■ Set problem: Copy the listing word for word, starting at its beginning and ending with the line that contains "point (52, 55), point", with both ends included. Leave the pictures out of your answer.

***** Record list

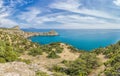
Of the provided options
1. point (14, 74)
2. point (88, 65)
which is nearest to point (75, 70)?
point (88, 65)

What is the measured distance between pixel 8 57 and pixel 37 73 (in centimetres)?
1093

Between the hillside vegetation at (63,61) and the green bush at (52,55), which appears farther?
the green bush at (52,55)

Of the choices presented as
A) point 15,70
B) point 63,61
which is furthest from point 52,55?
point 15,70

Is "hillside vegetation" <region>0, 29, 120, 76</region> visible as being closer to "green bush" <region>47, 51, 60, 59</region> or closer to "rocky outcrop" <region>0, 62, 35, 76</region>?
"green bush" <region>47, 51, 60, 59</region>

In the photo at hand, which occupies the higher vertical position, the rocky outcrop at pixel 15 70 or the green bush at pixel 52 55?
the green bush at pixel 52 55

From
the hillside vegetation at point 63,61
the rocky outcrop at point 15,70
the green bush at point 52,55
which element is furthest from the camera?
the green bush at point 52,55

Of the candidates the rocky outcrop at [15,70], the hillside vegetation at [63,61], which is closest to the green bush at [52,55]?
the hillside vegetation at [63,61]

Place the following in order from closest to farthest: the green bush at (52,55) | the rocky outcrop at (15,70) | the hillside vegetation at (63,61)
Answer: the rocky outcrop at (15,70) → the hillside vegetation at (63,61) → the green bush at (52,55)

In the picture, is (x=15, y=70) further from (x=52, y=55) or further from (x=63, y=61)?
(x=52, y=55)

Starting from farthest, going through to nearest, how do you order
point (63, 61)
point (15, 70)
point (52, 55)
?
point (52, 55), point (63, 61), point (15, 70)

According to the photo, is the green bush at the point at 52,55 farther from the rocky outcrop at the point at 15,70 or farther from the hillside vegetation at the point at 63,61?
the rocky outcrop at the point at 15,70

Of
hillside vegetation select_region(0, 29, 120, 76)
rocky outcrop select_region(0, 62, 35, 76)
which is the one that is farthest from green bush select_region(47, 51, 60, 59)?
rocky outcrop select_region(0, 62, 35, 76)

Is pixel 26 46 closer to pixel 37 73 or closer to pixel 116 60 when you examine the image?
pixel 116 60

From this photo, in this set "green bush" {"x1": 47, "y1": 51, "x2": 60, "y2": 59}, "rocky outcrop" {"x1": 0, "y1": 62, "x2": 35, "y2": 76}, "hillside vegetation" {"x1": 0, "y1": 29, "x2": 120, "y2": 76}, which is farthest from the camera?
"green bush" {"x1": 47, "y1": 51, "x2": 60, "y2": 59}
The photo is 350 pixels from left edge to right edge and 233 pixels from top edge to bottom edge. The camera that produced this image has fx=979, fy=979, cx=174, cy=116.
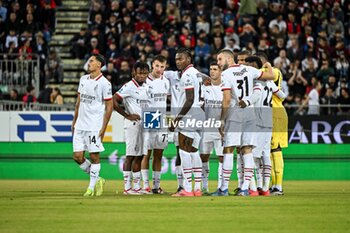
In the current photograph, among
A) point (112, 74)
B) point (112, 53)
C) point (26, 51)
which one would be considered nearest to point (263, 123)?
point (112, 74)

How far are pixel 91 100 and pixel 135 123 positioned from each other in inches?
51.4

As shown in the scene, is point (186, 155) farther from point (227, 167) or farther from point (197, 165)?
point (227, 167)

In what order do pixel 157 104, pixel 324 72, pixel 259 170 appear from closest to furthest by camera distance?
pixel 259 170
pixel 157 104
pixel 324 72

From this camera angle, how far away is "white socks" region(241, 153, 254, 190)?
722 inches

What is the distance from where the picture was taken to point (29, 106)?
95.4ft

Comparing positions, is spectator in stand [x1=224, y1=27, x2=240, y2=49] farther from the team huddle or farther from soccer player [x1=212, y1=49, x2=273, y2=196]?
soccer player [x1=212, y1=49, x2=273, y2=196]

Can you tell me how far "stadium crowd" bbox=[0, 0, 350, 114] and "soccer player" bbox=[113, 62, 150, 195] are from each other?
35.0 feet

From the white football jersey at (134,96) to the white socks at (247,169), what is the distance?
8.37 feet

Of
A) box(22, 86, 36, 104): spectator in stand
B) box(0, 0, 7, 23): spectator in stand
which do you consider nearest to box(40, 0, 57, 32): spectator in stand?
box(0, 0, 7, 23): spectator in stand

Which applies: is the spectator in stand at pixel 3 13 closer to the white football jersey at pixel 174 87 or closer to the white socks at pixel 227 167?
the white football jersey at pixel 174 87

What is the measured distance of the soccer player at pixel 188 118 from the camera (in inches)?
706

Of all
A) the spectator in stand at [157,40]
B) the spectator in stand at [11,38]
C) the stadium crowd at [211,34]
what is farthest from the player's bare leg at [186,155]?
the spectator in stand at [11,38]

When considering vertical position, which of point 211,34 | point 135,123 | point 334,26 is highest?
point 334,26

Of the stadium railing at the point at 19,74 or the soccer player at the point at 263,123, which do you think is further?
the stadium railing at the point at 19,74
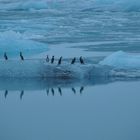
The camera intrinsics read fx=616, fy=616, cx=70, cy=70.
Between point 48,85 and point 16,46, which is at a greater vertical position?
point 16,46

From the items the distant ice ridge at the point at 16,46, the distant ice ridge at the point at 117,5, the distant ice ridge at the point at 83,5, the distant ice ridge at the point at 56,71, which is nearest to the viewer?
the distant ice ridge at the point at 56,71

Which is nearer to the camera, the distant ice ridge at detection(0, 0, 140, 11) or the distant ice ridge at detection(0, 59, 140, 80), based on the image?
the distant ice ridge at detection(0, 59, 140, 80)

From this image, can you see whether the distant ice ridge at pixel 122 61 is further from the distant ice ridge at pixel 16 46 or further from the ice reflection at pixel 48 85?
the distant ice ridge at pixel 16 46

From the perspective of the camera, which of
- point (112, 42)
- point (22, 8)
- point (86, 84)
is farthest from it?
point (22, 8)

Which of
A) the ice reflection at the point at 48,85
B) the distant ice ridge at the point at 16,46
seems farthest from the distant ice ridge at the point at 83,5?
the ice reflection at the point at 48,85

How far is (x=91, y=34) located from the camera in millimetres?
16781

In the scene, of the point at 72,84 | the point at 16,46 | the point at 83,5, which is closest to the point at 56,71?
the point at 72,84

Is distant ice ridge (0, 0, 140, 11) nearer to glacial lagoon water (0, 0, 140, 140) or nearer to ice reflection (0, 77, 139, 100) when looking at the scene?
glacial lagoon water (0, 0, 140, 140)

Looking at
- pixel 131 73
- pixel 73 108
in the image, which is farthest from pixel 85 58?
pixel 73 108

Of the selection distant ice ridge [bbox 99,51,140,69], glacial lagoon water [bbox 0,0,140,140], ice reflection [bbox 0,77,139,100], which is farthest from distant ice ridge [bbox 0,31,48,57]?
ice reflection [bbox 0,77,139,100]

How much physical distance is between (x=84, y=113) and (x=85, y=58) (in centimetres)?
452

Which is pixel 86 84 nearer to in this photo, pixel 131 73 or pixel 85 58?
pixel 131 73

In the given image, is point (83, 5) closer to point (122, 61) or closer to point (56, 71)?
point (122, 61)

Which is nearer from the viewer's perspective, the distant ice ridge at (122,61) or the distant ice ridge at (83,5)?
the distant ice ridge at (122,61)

**********

■ Final answer:
Of the provided options
1. point (14, 74)
2. point (88, 65)
which is nearest to point (75, 70)?
point (88, 65)

What is the measured distance between pixel 8 57 and pixel 37 73 (in centimetres)?
1093

Between the hillside vegetation at (63,61) and the green bush at (52,55), which appears farther?
the green bush at (52,55)

Of the choices presented as
A) point 15,70
B) point 63,61
which is furthest from point 52,55?
point 15,70

Is "hillside vegetation" <region>0, 29, 120, 76</region> visible as being closer to "green bush" <region>47, 51, 60, 59</region> or closer to "rocky outcrop" <region>0, 62, 35, 76</region>?
"green bush" <region>47, 51, 60, 59</region>

In the photo at hand, which occupies the higher vertical position, the rocky outcrop at pixel 15 70 or the green bush at pixel 52 55?
the green bush at pixel 52 55

From
the hillside vegetation at point 63,61
the rocky outcrop at point 15,70
the green bush at point 52,55
which element is furthest from the camera?
the green bush at point 52,55

Of the candidates the rocky outcrop at [15,70], the hillside vegetation at [63,61], which is closest to the green bush at [52,55]?
the hillside vegetation at [63,61]

Place the following in order from closest to farthest: the green bush at (52,55) | the rocky outcrop at (15,70) | the hillside vegetation at (63,61)
Answer: the rocky outcrop at (15,70) → the hillside vegetation at (63,61) → the green bush at (52,55)

In the picture, is (x=15, y=70) further from (x=52, y=55) or further from (x=63, y=61)?
(x=52, y=55)

Starting from farthest, going through to nearest, how do you order
point (63, 61)
point (15, 70)
point (52, 55)
?
point (52, 55), point (63, 61), point (15, 70)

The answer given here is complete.